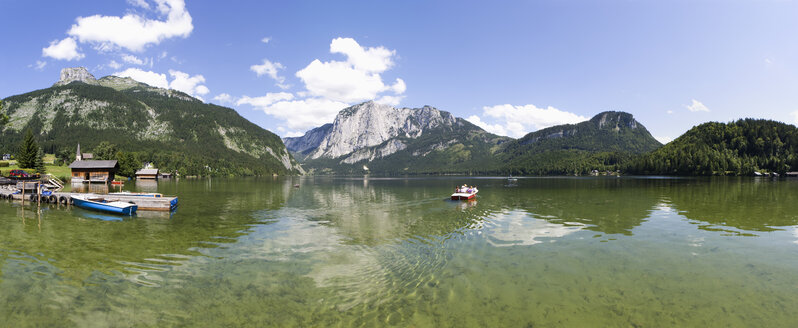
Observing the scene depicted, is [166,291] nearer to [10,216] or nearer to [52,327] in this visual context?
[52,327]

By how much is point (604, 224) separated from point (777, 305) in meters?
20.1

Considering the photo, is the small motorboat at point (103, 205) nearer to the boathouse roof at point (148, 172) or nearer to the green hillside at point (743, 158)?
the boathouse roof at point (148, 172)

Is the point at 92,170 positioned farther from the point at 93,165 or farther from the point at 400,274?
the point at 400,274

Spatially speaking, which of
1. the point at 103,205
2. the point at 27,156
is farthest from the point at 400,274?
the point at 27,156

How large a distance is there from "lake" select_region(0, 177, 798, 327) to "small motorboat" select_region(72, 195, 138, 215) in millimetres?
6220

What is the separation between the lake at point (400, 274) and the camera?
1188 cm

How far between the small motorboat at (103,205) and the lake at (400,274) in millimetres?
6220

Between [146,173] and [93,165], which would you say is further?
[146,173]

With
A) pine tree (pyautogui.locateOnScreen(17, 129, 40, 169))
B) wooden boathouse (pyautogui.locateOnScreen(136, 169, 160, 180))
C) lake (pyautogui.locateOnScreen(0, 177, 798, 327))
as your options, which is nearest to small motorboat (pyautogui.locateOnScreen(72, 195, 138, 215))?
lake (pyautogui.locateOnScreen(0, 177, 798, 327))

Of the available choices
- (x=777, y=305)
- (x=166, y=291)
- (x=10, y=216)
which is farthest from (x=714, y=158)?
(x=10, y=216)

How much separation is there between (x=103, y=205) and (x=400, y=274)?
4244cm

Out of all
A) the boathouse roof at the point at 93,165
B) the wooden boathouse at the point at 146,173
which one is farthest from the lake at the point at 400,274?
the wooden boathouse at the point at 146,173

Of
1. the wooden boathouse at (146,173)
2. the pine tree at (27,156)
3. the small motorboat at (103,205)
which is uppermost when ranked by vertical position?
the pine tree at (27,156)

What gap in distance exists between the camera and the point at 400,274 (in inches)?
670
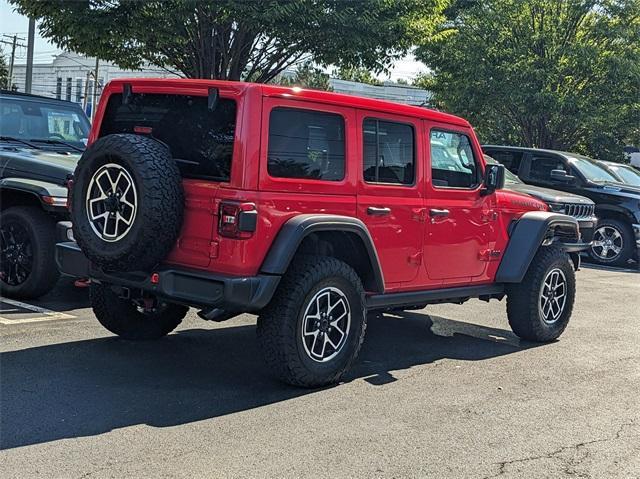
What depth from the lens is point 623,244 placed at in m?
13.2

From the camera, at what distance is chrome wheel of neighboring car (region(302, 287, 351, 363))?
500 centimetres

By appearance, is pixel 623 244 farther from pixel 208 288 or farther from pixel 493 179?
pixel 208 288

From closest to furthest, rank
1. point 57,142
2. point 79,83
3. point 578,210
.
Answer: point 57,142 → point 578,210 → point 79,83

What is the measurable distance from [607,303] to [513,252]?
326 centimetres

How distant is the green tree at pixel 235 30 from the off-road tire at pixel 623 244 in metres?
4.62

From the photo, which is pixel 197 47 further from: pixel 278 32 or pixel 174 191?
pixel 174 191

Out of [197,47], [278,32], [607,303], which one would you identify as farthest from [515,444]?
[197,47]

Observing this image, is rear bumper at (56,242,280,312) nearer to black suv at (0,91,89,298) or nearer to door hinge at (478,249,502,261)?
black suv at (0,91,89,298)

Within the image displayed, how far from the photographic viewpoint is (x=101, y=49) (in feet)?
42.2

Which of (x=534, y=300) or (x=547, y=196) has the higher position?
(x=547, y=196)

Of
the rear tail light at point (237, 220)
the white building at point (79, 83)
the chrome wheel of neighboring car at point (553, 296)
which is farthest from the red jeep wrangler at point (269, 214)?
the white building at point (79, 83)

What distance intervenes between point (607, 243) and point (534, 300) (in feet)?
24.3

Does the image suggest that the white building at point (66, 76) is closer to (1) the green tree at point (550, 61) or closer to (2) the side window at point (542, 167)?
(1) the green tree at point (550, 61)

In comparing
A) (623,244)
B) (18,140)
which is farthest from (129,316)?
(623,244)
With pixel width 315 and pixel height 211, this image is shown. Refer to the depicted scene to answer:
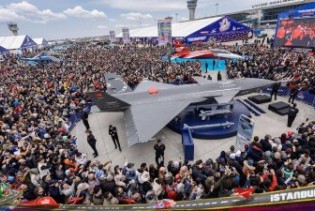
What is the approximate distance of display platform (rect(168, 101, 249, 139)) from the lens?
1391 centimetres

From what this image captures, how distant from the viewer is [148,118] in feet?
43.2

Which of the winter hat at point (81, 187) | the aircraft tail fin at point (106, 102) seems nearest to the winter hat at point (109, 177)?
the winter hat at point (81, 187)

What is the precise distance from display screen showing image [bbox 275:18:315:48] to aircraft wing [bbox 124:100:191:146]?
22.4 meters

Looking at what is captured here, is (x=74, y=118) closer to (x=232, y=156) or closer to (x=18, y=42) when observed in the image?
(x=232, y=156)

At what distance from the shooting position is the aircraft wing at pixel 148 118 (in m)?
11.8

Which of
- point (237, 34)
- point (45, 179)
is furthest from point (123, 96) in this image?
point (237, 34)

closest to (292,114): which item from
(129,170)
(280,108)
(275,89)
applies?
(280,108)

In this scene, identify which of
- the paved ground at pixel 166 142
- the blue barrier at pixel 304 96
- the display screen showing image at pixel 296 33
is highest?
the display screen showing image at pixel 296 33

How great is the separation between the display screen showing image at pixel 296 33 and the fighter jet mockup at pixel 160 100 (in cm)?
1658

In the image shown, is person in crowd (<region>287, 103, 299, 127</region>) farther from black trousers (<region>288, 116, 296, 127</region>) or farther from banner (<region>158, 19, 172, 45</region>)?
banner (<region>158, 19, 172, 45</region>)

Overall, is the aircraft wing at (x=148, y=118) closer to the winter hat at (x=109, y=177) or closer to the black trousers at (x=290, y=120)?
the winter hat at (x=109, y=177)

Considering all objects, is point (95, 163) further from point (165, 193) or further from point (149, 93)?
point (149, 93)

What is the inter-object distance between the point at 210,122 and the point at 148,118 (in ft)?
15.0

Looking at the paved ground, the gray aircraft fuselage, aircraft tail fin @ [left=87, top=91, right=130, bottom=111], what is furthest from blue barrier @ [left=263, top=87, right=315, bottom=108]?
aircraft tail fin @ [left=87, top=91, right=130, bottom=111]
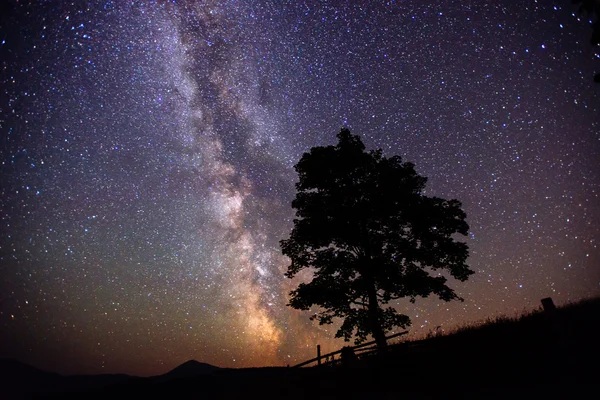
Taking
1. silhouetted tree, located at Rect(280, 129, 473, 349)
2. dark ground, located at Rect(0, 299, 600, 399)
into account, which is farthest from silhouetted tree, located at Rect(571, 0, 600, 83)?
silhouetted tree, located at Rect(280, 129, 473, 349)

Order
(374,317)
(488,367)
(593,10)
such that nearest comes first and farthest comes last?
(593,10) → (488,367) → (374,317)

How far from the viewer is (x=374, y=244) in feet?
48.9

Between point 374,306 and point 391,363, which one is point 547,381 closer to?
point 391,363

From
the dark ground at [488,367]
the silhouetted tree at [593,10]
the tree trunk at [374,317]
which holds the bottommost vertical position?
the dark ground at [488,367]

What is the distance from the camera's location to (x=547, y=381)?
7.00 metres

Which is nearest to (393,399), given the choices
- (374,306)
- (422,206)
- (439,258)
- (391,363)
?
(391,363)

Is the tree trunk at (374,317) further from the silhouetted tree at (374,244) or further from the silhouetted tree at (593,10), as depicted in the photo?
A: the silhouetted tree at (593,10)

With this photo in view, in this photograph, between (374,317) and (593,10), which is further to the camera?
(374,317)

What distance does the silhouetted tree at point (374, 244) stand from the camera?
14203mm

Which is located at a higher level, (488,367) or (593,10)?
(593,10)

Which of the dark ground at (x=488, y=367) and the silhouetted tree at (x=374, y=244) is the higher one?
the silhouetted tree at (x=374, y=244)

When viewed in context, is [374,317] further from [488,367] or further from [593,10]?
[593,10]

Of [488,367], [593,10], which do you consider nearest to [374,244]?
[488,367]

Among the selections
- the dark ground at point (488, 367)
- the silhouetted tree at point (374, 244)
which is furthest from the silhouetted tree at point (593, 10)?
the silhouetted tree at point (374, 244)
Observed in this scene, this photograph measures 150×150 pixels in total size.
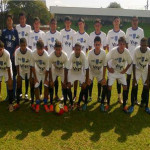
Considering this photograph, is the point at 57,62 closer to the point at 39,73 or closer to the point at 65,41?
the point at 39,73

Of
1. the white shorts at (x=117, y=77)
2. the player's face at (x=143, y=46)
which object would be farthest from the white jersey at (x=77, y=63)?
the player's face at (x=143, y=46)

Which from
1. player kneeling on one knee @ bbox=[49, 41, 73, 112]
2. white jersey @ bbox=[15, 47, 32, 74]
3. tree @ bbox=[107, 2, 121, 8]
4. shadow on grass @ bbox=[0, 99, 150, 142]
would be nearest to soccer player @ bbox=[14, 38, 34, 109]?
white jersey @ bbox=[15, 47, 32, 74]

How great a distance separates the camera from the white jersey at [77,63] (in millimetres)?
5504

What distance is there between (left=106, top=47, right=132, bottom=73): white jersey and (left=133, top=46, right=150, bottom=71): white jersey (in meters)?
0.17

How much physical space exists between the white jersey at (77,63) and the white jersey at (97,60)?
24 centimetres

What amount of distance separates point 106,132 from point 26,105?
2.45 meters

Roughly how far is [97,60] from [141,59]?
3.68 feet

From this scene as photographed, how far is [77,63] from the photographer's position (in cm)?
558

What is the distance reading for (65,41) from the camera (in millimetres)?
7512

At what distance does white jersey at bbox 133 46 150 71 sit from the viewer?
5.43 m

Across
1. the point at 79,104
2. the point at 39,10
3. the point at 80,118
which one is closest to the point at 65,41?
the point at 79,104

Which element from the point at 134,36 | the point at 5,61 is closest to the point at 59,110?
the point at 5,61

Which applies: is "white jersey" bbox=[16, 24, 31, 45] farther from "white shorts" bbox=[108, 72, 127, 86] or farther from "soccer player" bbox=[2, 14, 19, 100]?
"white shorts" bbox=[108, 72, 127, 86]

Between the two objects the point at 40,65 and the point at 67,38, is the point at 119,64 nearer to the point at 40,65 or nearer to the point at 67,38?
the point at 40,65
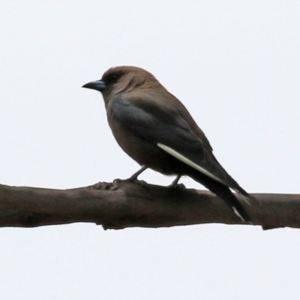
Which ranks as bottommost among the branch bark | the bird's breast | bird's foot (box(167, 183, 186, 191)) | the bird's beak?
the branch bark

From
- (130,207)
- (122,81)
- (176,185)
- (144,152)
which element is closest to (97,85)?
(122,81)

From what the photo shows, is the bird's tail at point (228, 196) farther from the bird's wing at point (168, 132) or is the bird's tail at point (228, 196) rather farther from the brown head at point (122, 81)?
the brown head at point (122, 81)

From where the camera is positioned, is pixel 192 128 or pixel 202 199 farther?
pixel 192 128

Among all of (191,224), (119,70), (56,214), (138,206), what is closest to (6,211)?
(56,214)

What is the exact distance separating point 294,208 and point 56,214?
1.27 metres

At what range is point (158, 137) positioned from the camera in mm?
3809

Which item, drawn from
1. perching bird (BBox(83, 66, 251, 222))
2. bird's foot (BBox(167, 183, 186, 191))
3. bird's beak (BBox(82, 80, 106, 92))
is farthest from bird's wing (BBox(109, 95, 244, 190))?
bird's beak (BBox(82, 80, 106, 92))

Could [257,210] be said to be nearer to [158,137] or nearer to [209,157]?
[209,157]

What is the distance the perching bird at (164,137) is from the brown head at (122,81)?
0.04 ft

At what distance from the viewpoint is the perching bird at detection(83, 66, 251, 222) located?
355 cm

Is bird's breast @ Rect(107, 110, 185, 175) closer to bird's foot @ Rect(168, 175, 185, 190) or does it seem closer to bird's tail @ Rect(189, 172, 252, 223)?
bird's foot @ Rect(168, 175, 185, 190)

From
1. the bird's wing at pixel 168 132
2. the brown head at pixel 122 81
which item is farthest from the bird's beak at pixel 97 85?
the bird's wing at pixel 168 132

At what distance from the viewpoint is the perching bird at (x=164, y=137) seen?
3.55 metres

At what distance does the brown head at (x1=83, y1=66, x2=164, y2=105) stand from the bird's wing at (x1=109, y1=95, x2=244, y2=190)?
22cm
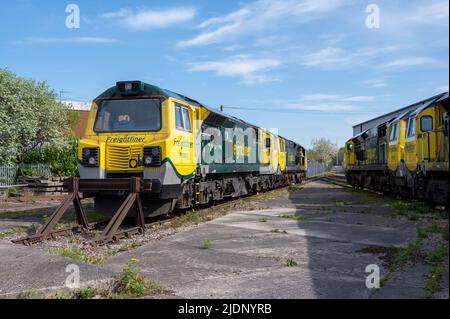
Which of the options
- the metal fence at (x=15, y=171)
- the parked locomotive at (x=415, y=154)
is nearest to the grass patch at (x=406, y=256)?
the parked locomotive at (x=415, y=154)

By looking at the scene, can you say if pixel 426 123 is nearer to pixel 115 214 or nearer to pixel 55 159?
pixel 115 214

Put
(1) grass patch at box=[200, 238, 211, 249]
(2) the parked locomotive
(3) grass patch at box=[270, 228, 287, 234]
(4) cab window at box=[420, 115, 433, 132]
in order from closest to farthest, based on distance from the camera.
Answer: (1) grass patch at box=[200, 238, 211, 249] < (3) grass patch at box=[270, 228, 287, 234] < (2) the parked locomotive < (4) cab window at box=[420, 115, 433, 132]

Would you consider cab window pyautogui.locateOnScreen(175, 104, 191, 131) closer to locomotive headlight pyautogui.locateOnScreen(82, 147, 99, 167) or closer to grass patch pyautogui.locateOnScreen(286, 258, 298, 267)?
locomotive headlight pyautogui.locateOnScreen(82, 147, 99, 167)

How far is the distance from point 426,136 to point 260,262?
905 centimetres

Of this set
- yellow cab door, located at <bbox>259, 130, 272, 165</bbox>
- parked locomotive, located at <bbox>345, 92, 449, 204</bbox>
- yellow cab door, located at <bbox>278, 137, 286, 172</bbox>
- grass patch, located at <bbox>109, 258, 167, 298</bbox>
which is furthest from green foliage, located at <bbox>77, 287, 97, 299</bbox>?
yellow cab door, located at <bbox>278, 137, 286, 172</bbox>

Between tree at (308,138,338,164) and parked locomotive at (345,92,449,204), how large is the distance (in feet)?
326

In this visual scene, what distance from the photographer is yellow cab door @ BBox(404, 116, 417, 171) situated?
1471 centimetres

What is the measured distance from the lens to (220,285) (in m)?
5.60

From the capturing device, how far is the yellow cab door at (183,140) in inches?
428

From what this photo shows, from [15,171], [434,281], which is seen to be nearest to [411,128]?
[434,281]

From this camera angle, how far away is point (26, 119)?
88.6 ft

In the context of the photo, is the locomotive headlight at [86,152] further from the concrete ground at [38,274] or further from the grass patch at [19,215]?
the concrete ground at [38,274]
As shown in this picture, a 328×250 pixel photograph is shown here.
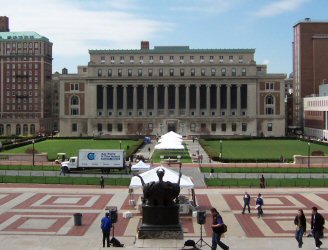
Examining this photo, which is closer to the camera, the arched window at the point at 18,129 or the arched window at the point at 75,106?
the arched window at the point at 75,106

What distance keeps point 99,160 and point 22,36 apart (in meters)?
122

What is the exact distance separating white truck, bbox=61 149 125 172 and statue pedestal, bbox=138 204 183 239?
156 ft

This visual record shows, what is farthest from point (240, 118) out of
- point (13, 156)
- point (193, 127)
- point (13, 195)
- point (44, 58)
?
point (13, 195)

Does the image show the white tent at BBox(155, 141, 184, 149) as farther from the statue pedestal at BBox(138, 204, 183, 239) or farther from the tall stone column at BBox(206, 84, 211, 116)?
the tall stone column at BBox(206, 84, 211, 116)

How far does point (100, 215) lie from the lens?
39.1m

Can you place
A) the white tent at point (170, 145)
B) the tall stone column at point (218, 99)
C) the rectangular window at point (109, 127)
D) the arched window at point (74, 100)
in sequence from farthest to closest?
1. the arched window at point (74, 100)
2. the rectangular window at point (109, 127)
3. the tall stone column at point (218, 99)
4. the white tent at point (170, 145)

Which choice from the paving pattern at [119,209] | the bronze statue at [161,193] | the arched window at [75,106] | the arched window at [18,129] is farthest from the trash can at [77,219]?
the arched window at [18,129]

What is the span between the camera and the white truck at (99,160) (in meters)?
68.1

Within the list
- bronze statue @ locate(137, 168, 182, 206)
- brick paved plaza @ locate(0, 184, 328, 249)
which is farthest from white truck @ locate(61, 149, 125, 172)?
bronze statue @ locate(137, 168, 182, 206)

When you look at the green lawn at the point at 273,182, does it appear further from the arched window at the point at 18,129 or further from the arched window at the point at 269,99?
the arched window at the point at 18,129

* WRITTEN INSTRUCTION: In the entries above, take the line containing "Which choice from" and each later line through the last, and repeat them exactly. Output nothing else.

* THE ANSWER:
Which choice from the paving pattern at [119,209] | the bronze statue at [161,193] | the arched window at [75,106] | the arched window at [18,129] is farthest from the trash can at [77,219]?
the arched window at [18,129]

What is the span between the camera and the white truck at (99,160) (in meters)?
68.1

Within the list
- bronze statue @ locate(137, 168, 182, 206)
- brick paved plaza @ locate(0, 184, 328, 249)
which is farthest from white truck @ locate(61, 149, 125, 172)?
bronze statue @ locate(137, 168, 182, 206)

When you look at the green lawn at the point at 273,182, does it appear further from the arched window at the point at 18,129 or further from the arched window at the point at 269,99?
the arched window at the point at 18,129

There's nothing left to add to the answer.